Why Belgium enters the equation
It is no coincidence that, in this repositioning, Belgium appears with increasing frequency in the strategies of Italian companies. Three elements make it an almost essential piece for those who want to strengthen their European presence:
The port of Antwerp-Bruges. The second largest European port for container traffic after Rotterdam, the port — born from the merger with Zeebrugge — has continued to grow even in the most turbulent years on the geopolitical front, confirming itself as one of the most resilient nodes in Northern Europe, particularly in the refrigerated container segment. For the Italy-Belgium trade alone, about 70% of the flows now pass through Antwerp. Not by chance, the FS Italiane Group has recently strengthened its presence at the Antwerp Mainhub terminal through a joint venture with the Belgian railway operator Lineas, to enhance intermodal connections on the Antwerp-Milan route — a clear signal of how Italian logistics is looking to Belgium as a platform for access to Northern Europe.
Brussels as an institutional hinge. Hosting the main EU institutions is not just a symbolic act: it means having direct access to the decision-making processes that shape the rules of the single market, to European funds, and to a network of institutional relationships that take years to build elsewhere.
The geographical position in the heart of the single market. With direct access to Germany, France, the Netherlands, and Luxembourg, Belgium allows an Italian company to reach a substantial part of the European GDP without having to multiply its commercial offices. It is not surprising that Italian groups such as A2A, Autogrill, Ariston Thermo, CNH Industrial, Eni, Enel, Ferrero, Pirelli, and Leonardo have long had a stable presence in the country, and that investments like Leonardo's in Telespazio Belgium confirm an ongoing interest.

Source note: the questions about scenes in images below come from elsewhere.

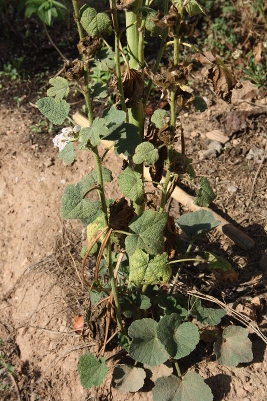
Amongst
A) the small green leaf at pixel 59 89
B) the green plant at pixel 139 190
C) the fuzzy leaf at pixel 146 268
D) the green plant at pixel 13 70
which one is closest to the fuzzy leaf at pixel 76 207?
the green plant at pixel 139 190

The companies that are anticipating change
Those who are growing the most in this scenario today are not those who react to the latest announced tariff, but those who have built three elements in advance: a physical or legal presence in a solid European country, institutional relationships cultivated over time, and a network of reliable local partners — accountants, lawyers, freight forwarders, chambers of commerce. These are the same ingredients that make for an expansion that is not improvised, but sustainable over time, regardless of how the next chapter of the tariff dispute evolves.
The role of the Italian Chamber of Commerce in Belgium
It is precisely in this transition — from reaction to strategy — that the role of a local institutional reference point becomes crucial. Knowing the Belgian regulatory framework, having access to an already established network of contacts, and being able to rely on a partner who speaks the same entrepreneurial language are advantages that significantly shorten the time to enter a new market, minimising the mistakes that are most costly precisely in the initial phases.
For Italian SMEs that are considering whether and how to strengthen their presence in continental Europe, the time to act is not when the next tariff is announced, but now — while the picture, however uncertain, still offers room for planning.